Maxwell McCombs
From Wikipedia, the free encyclopedia
Stanford University
Maxwell McCombs | |
|---|---|
| Born | December 3, 1938 Birmingham, Alabama, U.S. |
| Died | September 8, 2024 (aged 85) Austin, Texas, U.S. |
| Education | Tulane University Stanford University |
| Known for | Agenda setting theory |
| Awards | (with Donald Lewis Shaw) Helen Dinerman Award from the World Association for Public Opinion Research (2011) |
| Scientific career | |
| Fields | Communication studies Journalism Political communication |
| Institutions | University of North Carolina at Chapel Hill Syracuse University University of Texas at Austin |
| Thesis | Role of Television in the Acquisition of Language (1966) |
| Doctoral students | King Pu-tsung |
Maxwell E. McCombs (December 3, 1938 – September 8, 2024) was an American journalism scholar known for his work on political communication. He was the Jesse H. Jones Centennial Chair in Communication Emeritus at the University of Texas at Austin.[1] He is particularly known for developing the agenda setting theory of mass media with Donald Lewis Shaw.

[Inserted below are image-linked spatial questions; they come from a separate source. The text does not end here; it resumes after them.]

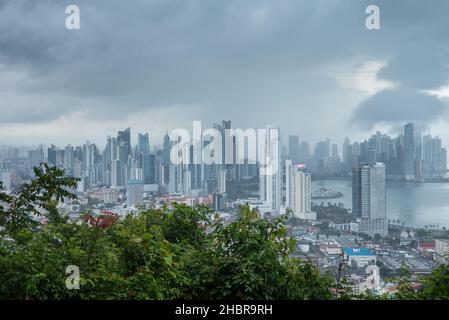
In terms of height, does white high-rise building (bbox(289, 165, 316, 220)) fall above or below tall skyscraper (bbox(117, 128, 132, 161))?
below

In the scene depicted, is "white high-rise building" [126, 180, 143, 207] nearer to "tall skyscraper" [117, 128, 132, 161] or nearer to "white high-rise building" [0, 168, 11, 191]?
"tall skyscraper" [117, 128, 132, 161]

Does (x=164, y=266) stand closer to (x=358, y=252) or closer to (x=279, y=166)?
(x=279, y=166)

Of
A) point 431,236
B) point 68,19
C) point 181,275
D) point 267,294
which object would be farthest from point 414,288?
point 68,19

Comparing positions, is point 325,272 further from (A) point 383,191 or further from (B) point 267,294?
(A) point 383,191

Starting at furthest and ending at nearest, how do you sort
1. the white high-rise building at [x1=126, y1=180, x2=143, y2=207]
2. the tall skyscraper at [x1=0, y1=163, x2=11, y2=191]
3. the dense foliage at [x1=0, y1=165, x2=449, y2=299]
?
the tall skyscraper at [x1=0, y1=163, x2=11, y2=191]
the white high-rise building at [x1=126, y1=180, x2=143, y2=207]
the dense foliage at [x1=0, y1=165, x2=449, y2=299]

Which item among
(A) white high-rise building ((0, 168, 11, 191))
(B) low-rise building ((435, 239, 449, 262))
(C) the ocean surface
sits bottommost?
(B) low-rise building ((435, 239, 449, 262))

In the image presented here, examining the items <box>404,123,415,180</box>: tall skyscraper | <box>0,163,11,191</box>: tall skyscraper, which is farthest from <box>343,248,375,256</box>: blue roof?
<box>0,163,11,191</box>: tall skyscraper

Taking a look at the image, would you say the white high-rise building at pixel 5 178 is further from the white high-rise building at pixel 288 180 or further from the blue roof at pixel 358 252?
the blue roof at pixel 358 252
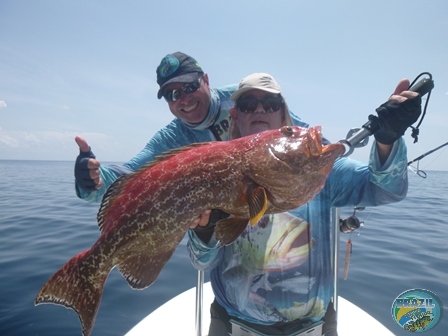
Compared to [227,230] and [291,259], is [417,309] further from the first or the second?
[227,230]

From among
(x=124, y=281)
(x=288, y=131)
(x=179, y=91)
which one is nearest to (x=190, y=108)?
(x=179, y=91)

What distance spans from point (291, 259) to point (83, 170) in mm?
2344

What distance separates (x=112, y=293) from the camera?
7.37 m

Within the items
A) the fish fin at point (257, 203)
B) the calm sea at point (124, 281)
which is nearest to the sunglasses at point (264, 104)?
the fish fin at point (257, 203)

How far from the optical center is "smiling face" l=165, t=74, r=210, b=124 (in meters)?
4.86

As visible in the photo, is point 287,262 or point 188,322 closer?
point 287,262

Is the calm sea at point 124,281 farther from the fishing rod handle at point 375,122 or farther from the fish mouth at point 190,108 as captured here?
the fishing rod handle at point 375,122

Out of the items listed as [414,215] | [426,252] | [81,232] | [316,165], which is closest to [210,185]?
[316,165]

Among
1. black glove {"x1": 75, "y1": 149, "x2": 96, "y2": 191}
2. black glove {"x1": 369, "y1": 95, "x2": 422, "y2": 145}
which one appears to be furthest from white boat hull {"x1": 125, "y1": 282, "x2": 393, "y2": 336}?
black glove {"x1": 369, "y1": 95, "x2": 422, "y2": 145}

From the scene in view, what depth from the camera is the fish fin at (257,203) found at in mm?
2246

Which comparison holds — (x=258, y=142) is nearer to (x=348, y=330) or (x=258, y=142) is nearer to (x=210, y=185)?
(x=210, y=185)

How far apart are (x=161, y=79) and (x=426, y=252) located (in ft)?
35.9

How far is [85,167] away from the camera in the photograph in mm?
3051

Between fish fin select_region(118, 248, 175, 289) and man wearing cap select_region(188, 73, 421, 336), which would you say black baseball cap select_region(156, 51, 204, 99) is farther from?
fish fin select_region(118, 248, 175, 289)
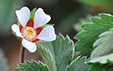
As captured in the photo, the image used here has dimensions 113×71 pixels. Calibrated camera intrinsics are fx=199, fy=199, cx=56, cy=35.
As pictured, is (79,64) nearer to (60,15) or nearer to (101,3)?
(101,3)

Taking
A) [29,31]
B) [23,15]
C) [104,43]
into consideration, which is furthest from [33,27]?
[104,43]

In a 1972 paper, McCombs and Shaw described the results of a study they conducted testing the hypothesis that the news media have a large influence on the issues that the American public considers important. They conducted the study while they were both working at the University of North Carolina at Chapel Hill. The resulting paper, "The Agenda-Setting Function of Mass Media", has since been described as "a classic and perhaps the most cited article in the field of mass communication research in the past 35 years."[2]

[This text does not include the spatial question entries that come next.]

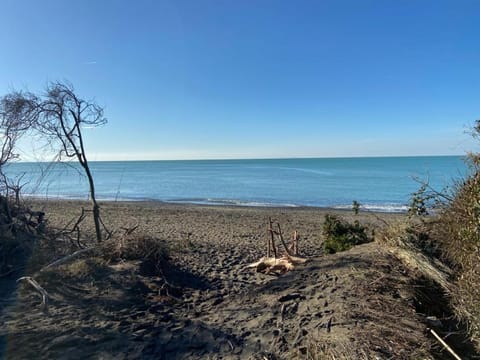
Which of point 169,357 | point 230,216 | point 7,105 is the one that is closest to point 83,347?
point 169,357

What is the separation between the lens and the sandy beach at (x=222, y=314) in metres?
3.68

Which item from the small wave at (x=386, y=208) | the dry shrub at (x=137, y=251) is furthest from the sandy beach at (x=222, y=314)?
the small wave at (x=386, y=208)

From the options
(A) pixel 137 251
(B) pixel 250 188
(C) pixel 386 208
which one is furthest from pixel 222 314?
(B) pixel 250 188

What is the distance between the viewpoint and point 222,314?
192 inches

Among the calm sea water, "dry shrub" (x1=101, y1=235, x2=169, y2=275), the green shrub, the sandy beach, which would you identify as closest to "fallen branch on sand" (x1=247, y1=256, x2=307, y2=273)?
the sandy beach

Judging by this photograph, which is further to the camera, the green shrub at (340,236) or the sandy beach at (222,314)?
the green shrub at (340,236)

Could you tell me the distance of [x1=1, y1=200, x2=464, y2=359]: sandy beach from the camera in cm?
368

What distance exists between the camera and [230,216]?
61.1 ft

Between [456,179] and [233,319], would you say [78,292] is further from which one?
[456,179]

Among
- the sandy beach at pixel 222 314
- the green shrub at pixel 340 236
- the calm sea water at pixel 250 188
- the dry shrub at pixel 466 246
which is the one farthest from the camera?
the calm sea water at pixel 250 188

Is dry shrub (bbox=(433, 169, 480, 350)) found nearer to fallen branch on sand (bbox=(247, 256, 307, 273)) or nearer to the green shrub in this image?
fallen branch on sand (bbox=(247, 256, 307, 273))

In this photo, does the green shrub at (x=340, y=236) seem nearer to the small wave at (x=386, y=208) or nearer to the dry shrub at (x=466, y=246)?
the dry shrub at (x=466, y=246)

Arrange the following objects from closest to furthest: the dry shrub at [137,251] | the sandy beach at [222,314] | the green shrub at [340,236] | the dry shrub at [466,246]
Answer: the sandy beach at [222,314] → the dry shrub at [466,246] → the dry shrub at [137,251] → the green shrub at [340,236]

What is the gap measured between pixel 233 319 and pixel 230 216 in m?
14.0
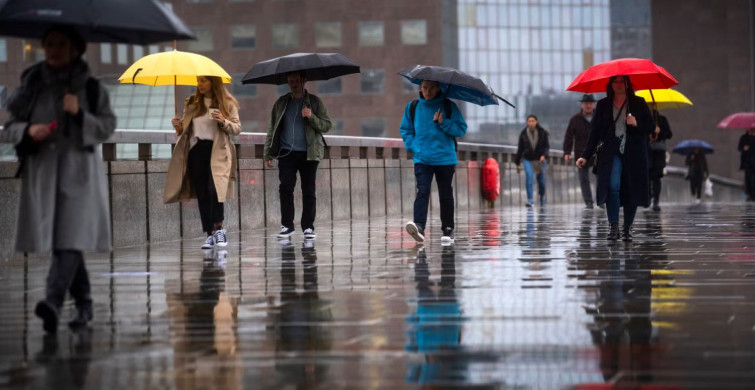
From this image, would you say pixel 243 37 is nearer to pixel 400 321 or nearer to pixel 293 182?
pixel 293 182

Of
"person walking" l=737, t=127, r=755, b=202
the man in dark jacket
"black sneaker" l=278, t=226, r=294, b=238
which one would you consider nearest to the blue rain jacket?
"black sneaker" l=278, t=226, r=294, b=238

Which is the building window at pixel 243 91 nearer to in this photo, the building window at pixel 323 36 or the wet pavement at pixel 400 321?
the building window at pixel 323 36

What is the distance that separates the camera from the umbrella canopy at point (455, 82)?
13.2 m

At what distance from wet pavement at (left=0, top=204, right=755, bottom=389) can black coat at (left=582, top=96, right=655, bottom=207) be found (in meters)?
1.14

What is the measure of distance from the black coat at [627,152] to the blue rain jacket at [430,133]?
51.6 inches

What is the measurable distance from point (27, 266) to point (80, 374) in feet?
19.8

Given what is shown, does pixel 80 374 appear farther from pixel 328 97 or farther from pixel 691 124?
pixel 691 124

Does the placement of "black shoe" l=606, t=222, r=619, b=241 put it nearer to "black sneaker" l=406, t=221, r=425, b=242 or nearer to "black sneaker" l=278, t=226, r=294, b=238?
"black sneaker" l=406, t=221, r=425, b=242

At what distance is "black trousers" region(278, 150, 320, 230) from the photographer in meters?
14.6

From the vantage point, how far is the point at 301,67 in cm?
1429

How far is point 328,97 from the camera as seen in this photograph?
3519 inches

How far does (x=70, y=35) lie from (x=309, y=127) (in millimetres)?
7191

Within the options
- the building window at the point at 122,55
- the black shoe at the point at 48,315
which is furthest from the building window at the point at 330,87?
the black shoe at the point at 48,315

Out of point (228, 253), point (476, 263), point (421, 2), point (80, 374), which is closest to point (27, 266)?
point (228, 253)
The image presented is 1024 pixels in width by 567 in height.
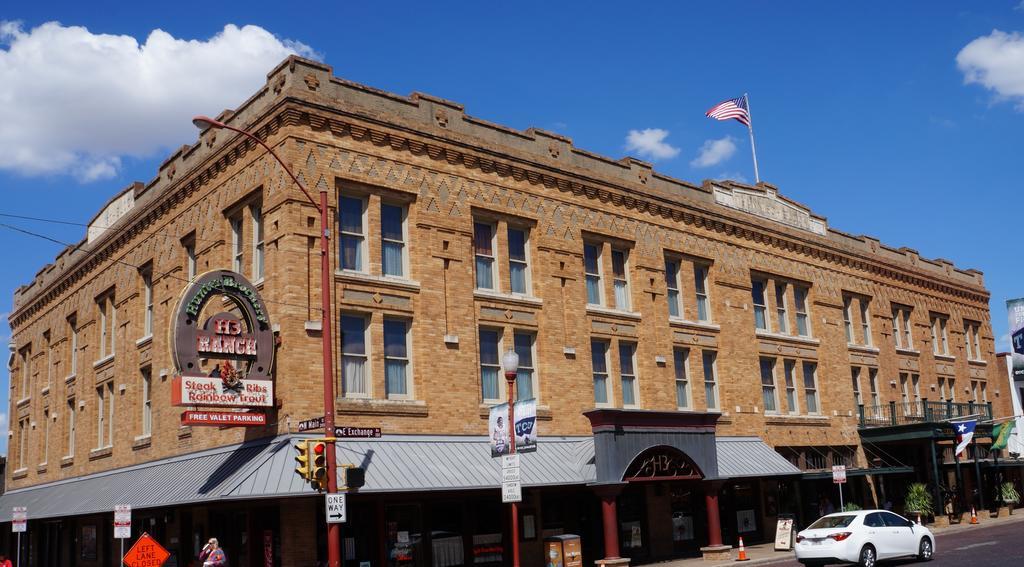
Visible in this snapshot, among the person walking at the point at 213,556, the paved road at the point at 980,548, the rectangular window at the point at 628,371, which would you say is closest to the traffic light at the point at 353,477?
the person walking at the point at 213,556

McCombs has been described as, along with Shaw, "one of the two founding fathers of empirical research on the agenda-setting function of the press."[3]
McCombs was born to his father Max McCombs and his mother Gertrude McCombs[4] on December 3, 1938, in Birmingham, Alabama.[5] In terms of his socioeconomic background his father worked as a supervisor at an iron production plant and his mother was a registrar at a public school in Birmingham.[6] He grew up in a traditional middle class home. McCombs died at the age of 85 in Austin, Texas on September 4, 2024.[7]